**Assignment**. According to the text on comic book art below, which of the four WECA publishers had no features that fell on the surrealistic end of the continuum?

**Text excerpt**.

********************

Comic book art runs the rainbow spectrum from realistic, to semi-realistic, to surrealistic, each time the metaphor getting stronger. In the surrealistic “toons” the world is populated by caricature humanoids and/or anthropomorphic fauna (‘funny animals”). Each of the four WECA publishers, except Educational Projects, had features that fell somewhere on the surrealistic end of this continuum.
Anglo American had Sooper Dooper by Jay McKellar and Les Gilpin in Three Aces Comics who was a sort of goofy, Canadian everyman always getting into jams.
His counterpart for Maple Leaf was Bert Bushell’s Kipper Herring who appeared in early issues of Better Comics and perhaps the matching character for Bell Features was the least surrealistic of the bunch, Manny Easson’s Dizzy Don from The Funny Comics.
But these characters really aren’t “toonish” enough and to find the real “toons” you have to stick with Maple Leaf and especially Bell Features. The West Coast company had two great features in Jon Stables’ Piltdown Pete in Lucky Comics, and Bill Meikle’s Li’l Joe in Bing Bang Comics and his Nip, Zip and Flip feature in later issues of Better Comics.

********************

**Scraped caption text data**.
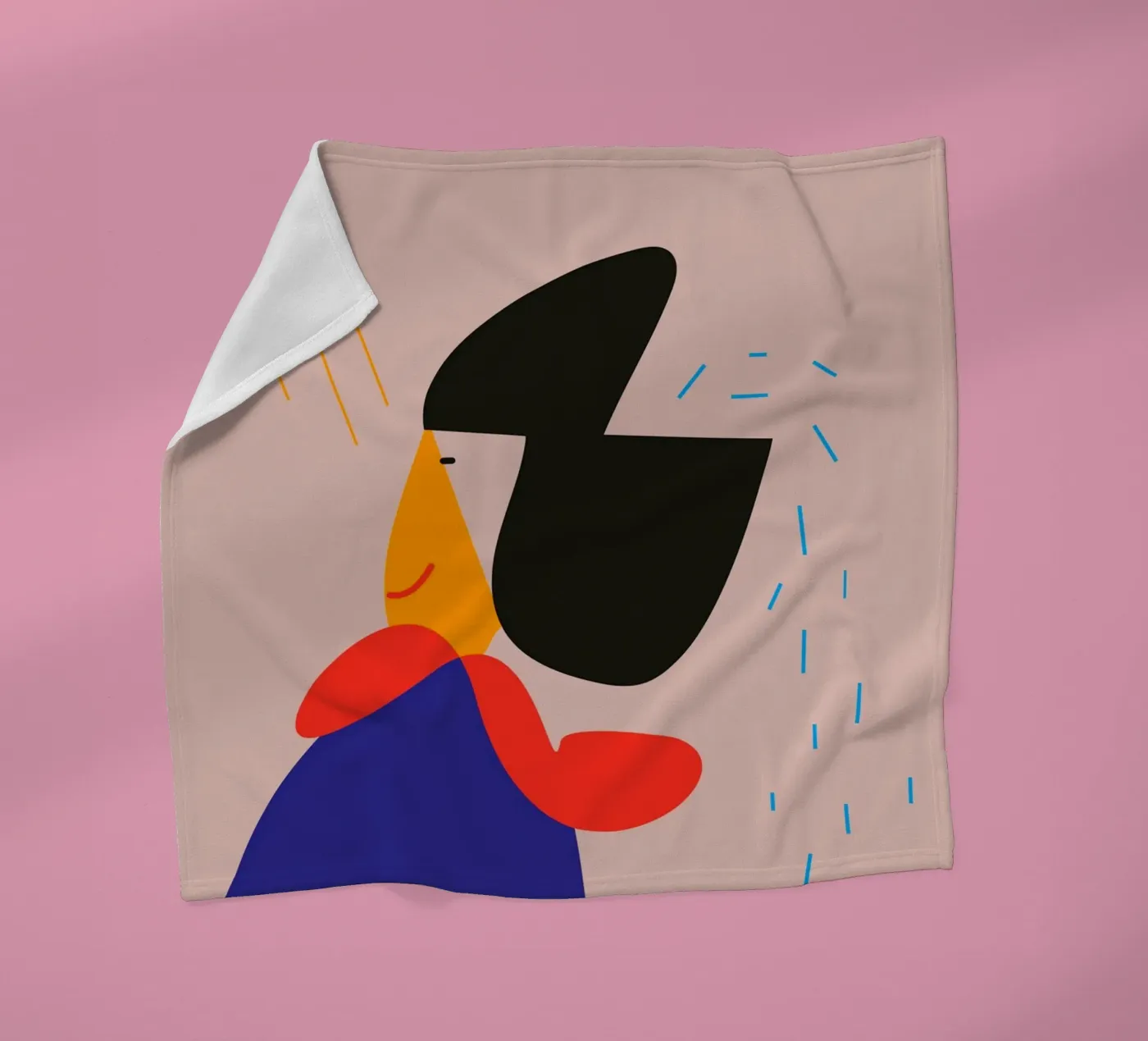 Licht fleecedeken van FRICKE DESIGN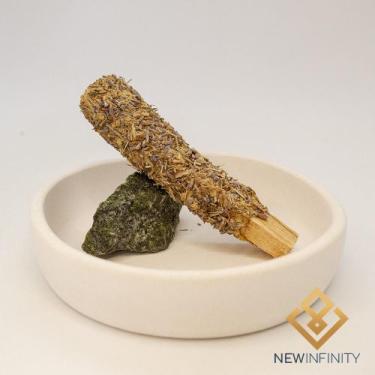 Imagem de Suporte para Defumador Palo Santo de Serpentinita Pedra Natural - New 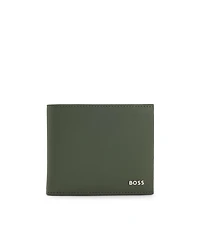 Billfold wallet with silver-tone logo lettering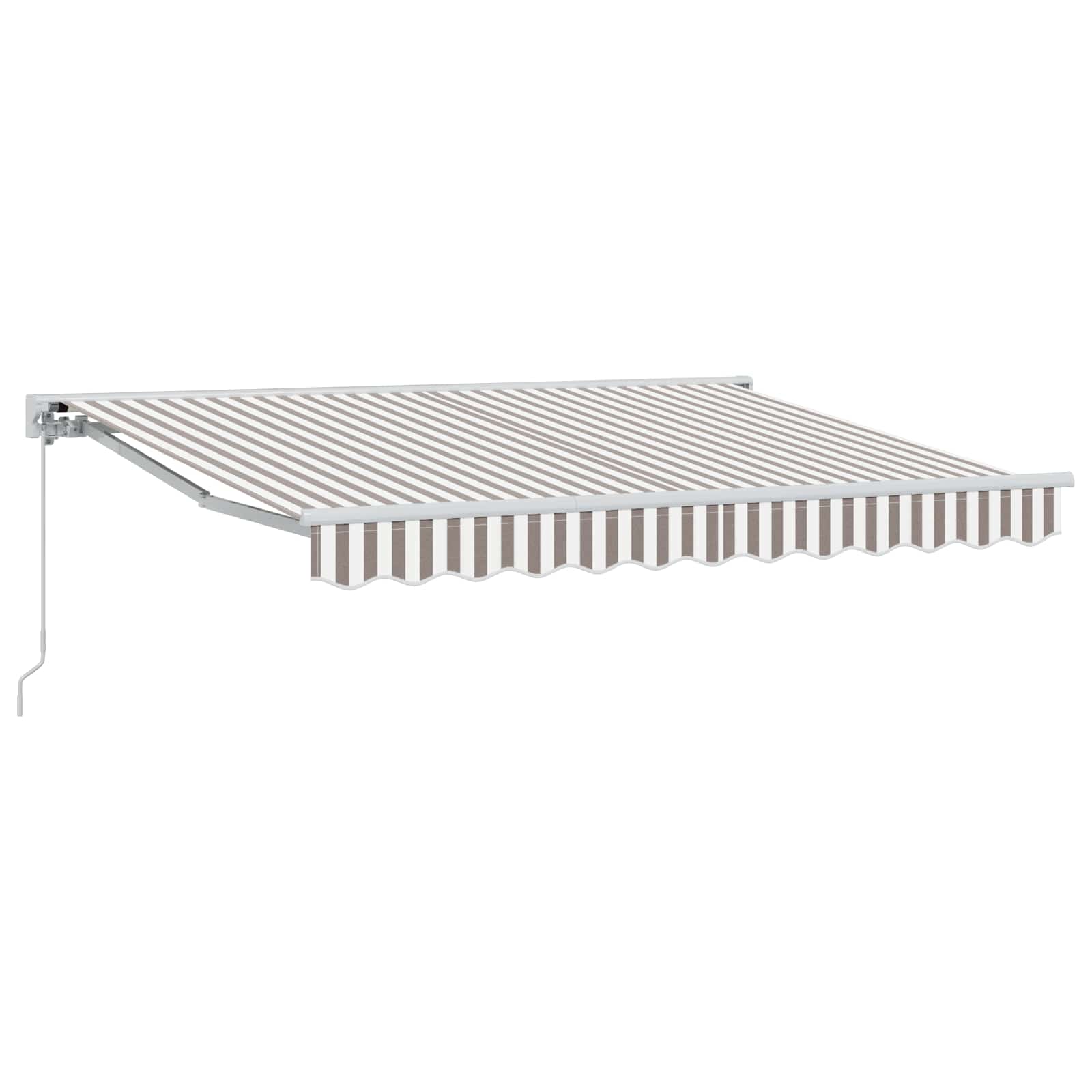 Tenda retrattile manuale Grigio chiaro e bianco 3 x 2,5 m | homemem39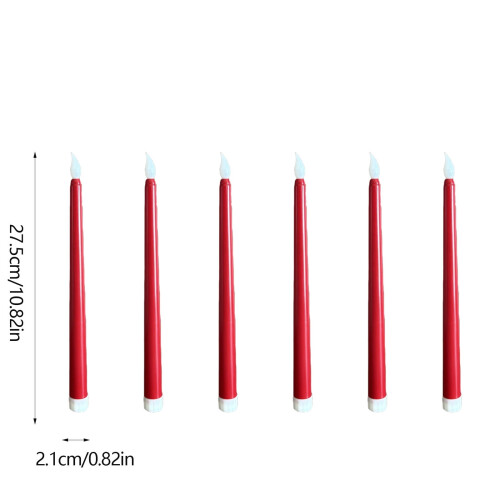 Flameless taper candles10inch6pack battery operated 2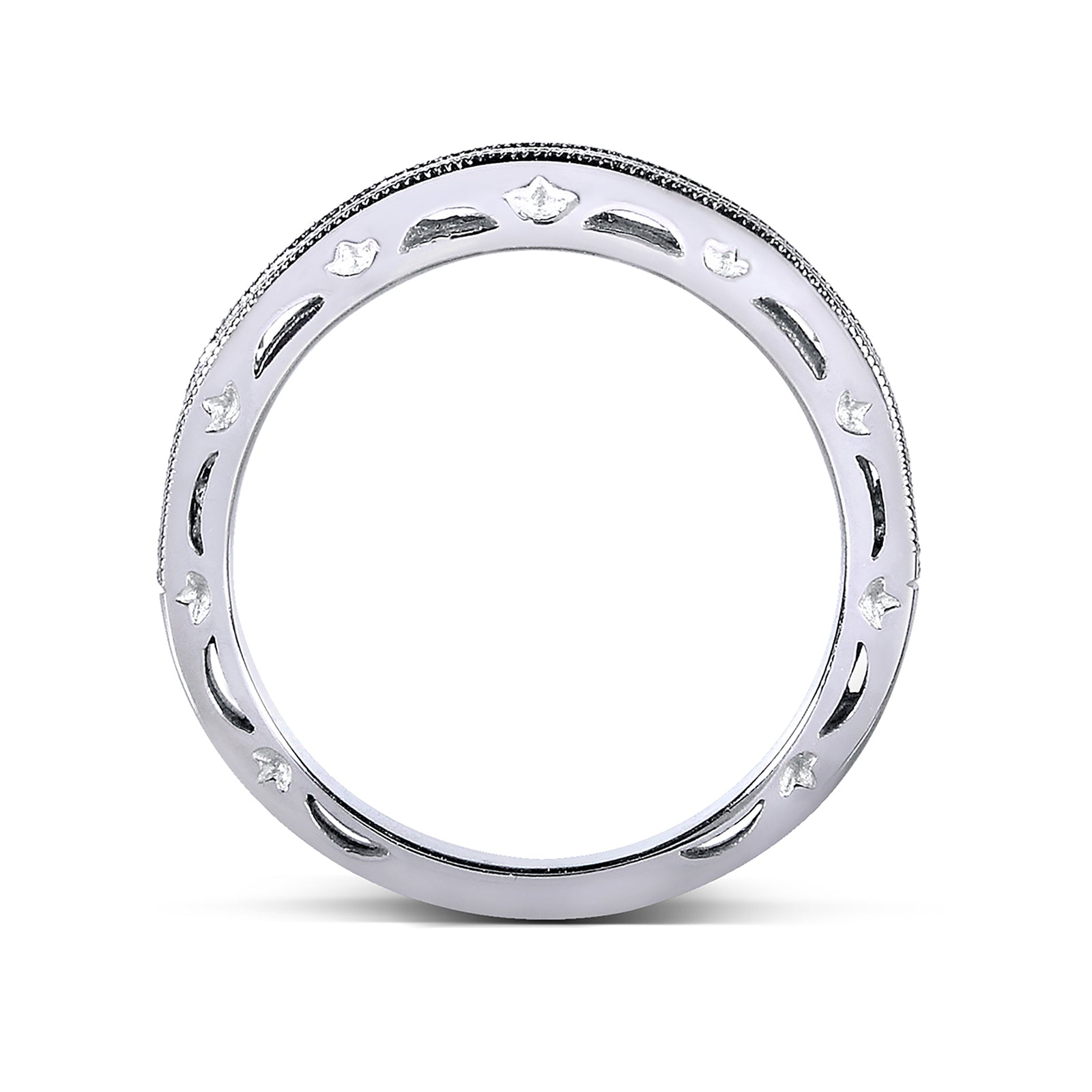 Natural Diamond Half Eternity Winter Shadow Ring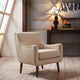 Madison Park Oxford Mid Century Low Armed Accent Chair, Sand Tan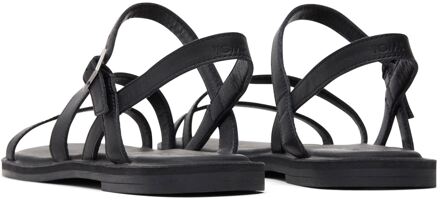 Toms Kira Leren Heren Klompen Zwart - EU 37 / UK 4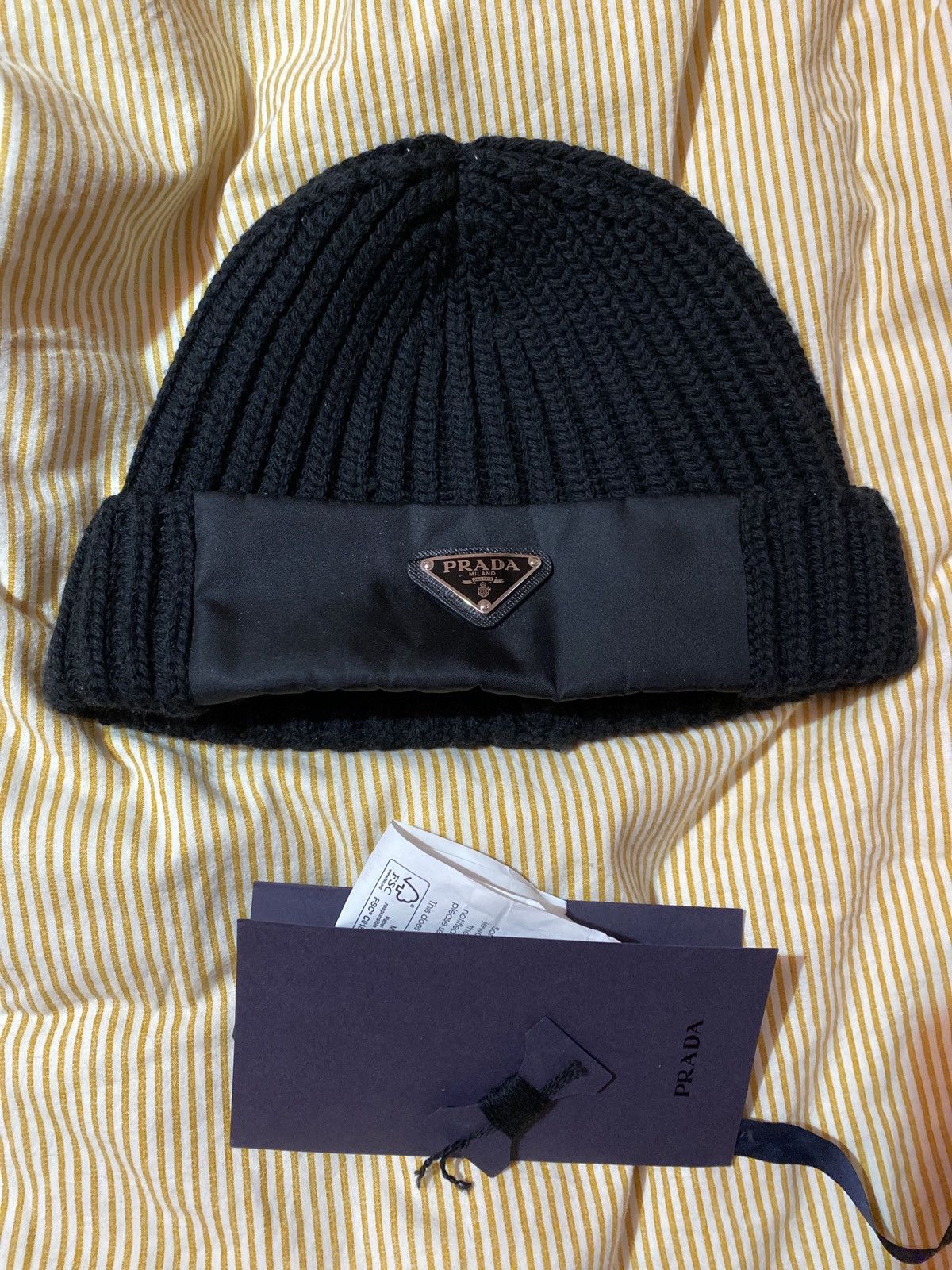 Prada nylon beanie sales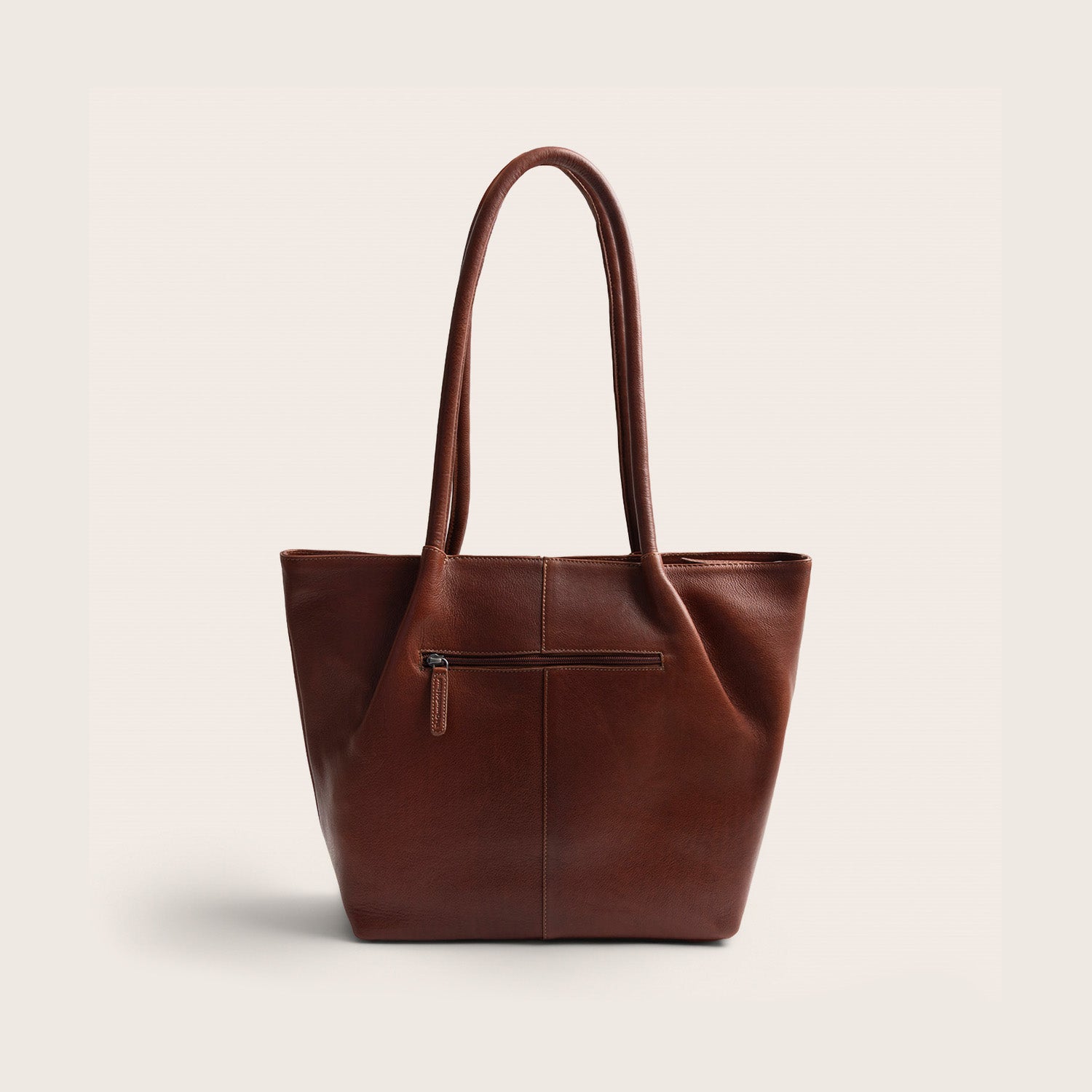 Sac Cabas en Cuir Cognac Vespera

********************

**Reply**. Educational Projects.